Lineup Normalisation

At inference time, the model scores named lineup rows. The raw model output is:

raw_try_share_score

That score is clipped above zero, then normalised across all named players in the same team and match:

try_share = player raw score / sum of team raw scores

This guarantees:

all player try shares in a team sum to 1

That constraint keeps the player projections consistent with the team total. If the result model says a team should score 2.7 tries, the player expected tries across that team will sum to 2.7. The tryscorer layer can change who gets the tries, but it cannot invent extra team scoring volume.

Probabilities

Player expected tries are converted into probabilities with a Poisson assumption:

lambda = player expected tries
P(1+ tries) = 1 - exp(-lambda)
P(2+ tries) = 1 - exp(-lambda) x (1 + lambda)
P(3+ tries) = 1 - exp(-lambda) x (1 + lambda + lambda^2 / 2)
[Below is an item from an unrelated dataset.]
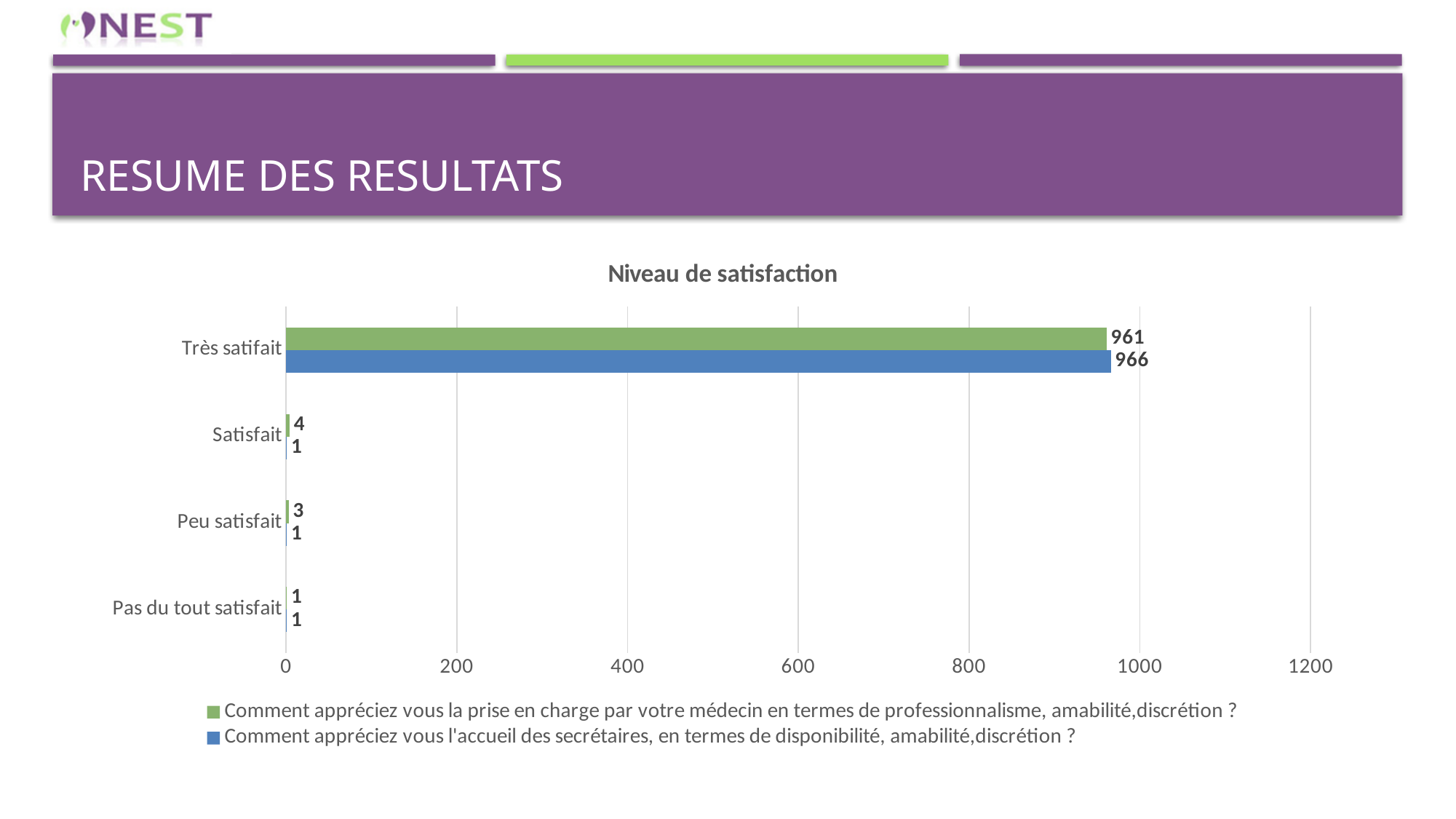
What is the value for 'Satisfait' in the series about the médecin (green)? 4 Which category has the highest value in the series about the accueil des secrétaires (blue)? Très satifait How many satisfaction categories are shown on the chart? 4 What is the value for 'Peu satisfait' in the series about the médecin (green)? 3 Is the value for 'Très satifait' in the médecin series (green) greater or less than 800? greater How many series does the legend list? 2 What type of chart is shown on the slide? Bar chart What is the value for 'Très satifait' in the series about the accueil des secrétaires (blue)? 966 What is the value for 'Pas du tout satisfait' in the series about the accueil des secrétaires (blue)? 1 What is the title of the chart? Niveau de satisfaction What is the difference between the 'Très satifait' values of the two series (966 and 961)? 5 What is the value for 'Très satifait' in the series about the médecin (green)? 961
These become the model's anytime, two-plus, and three-plus probabilities.

Inference Workflow

The inference script:

loads the saved artifact
fetches future lineups from nrl.lineups
fetches team expected tries from nrl.nrl_predictions
attaches expected tries to lineup rows
fetches historical player_stats
builds features for future lineup placeholders
predicts raw player try-share scores
normalises shares within each team
calculates player expected tries
calculates try probabilities
upserts rows into nrl.tryscorer_predictions

The output table stores the result-model team total as team_expected_tries and the player-level projection as expected_tries.

Why It Is Useful

The model combines team scoring expectation, named lineups, player scoring history, attacking involvement, role, minutes history, team context, opponent context, lineup normalisation, and probability conversion.

That makes it more disciplined than sorting players by recent tries. A player with three recent tries can still receive a modest projection if his role, minutes, involvement, and team expected tries do not support a large share. A winger with strong involvement in a high-try team projection can rate well even if his recent try count is quiet.

The key strength is that every player projection is tied back to the same team total. That prevents a common tryscorer-market problem: too many players from the same team being treated as if the side is likely to score far more tries than its match projection supports.

Limits

The model is not a play-by-play simulator. It does not know set plays, edge assignments, weather, late positional switches, or whether a team is likely to attack one side of the field more often.

It also depends on lineup quality. If jersey numbers are wrong or a late reshuffle changes a player's role, the projection can be wrong for reasons the historical data cannot fix.

The Poisson conversion is a practical approximation, not a perfect description of tryscoring. Real try events are affected by game state, repeated edge exposure, injuries, sin bins, and tactical matchups.

Final Thought

The tryscorer model is strongest because it separates team opportunity from player allocation.

The result model estimates how much scoring opportunity exists. The tryscorer model estimates how that opportunity should be shared by the named players. A probability layer then turns those expected tries into market-friendly outputs.